Work item: An exact copy is required of every line from the one with "512×512 px; solar" through the end of the data below, and the pictures must stay out of it.

Segment Start: Data to process

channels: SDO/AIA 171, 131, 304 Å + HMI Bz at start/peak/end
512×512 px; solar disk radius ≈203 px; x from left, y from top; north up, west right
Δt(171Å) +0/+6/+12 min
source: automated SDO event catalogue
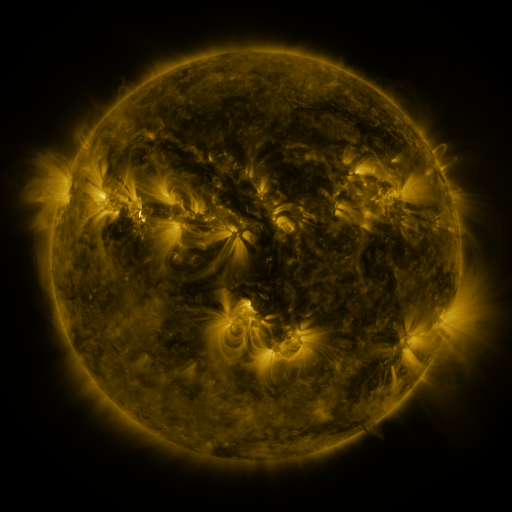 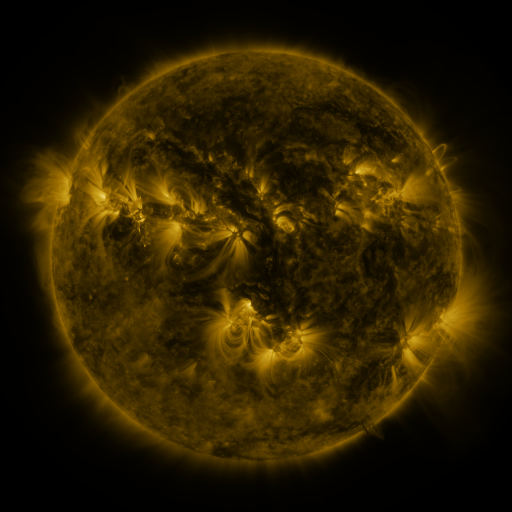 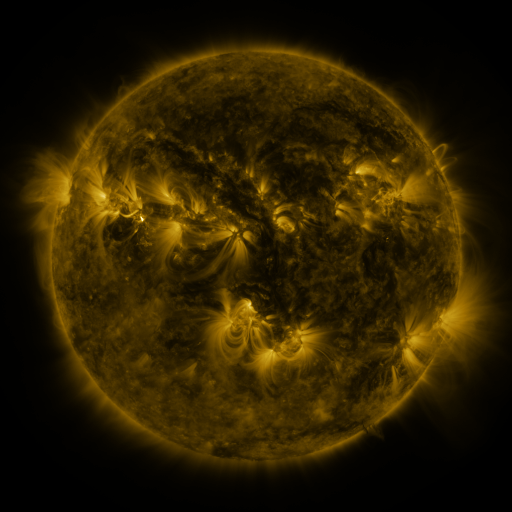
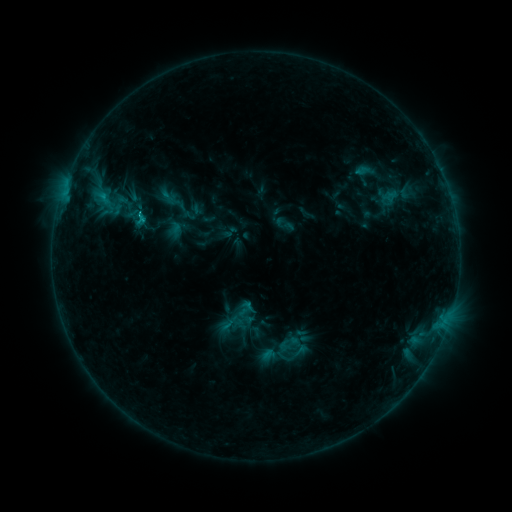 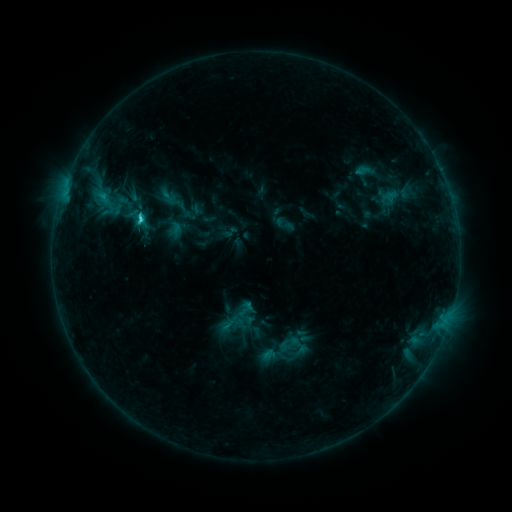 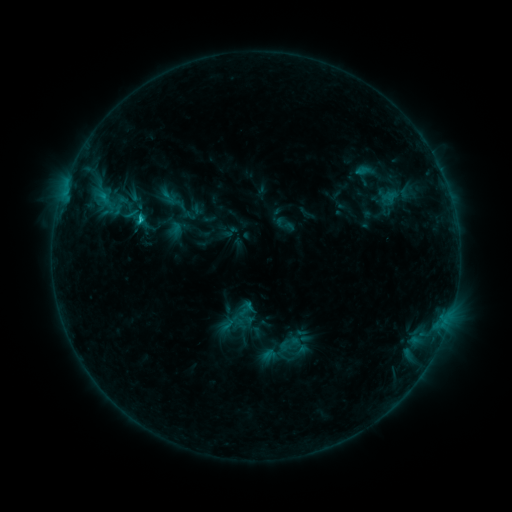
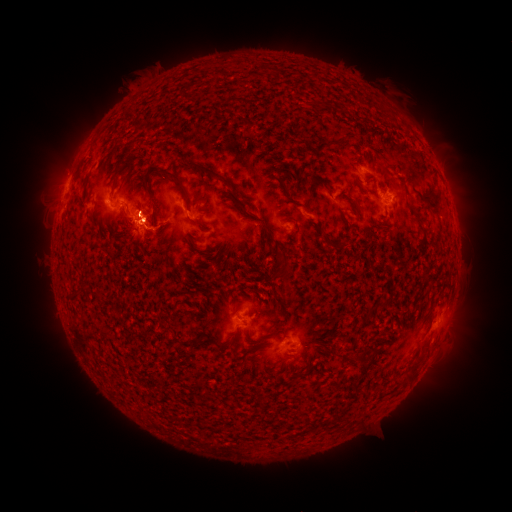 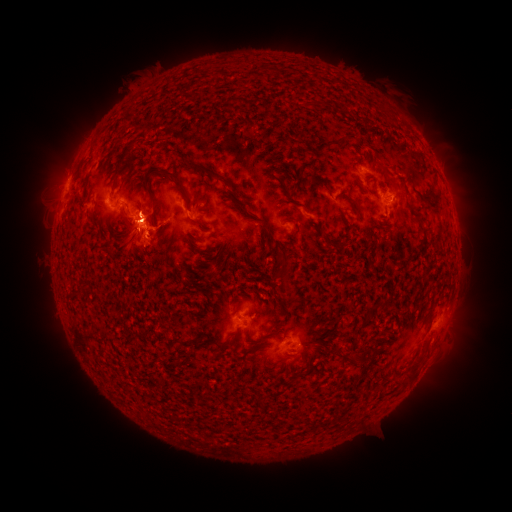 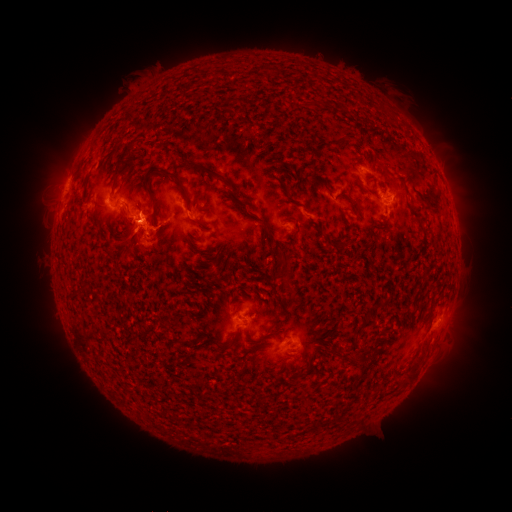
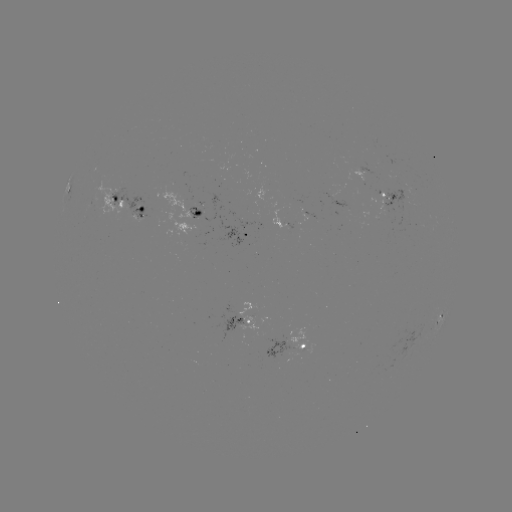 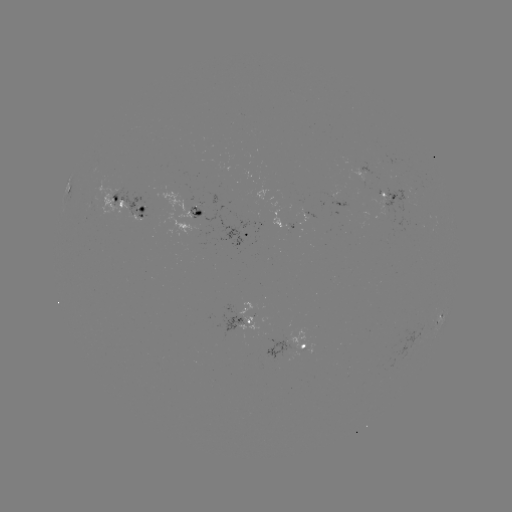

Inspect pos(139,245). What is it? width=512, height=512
eruption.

Segment End: Data to process

Result of the exercise:
512×512 px; solar disk radius ≈203 px; x from left, y from top; north up, west right
Δt(171Å) +0/+6/+12 min
source: automated SDO event catalogue

Inspect pos(139,245). What is it? width=512, height=512
eruption.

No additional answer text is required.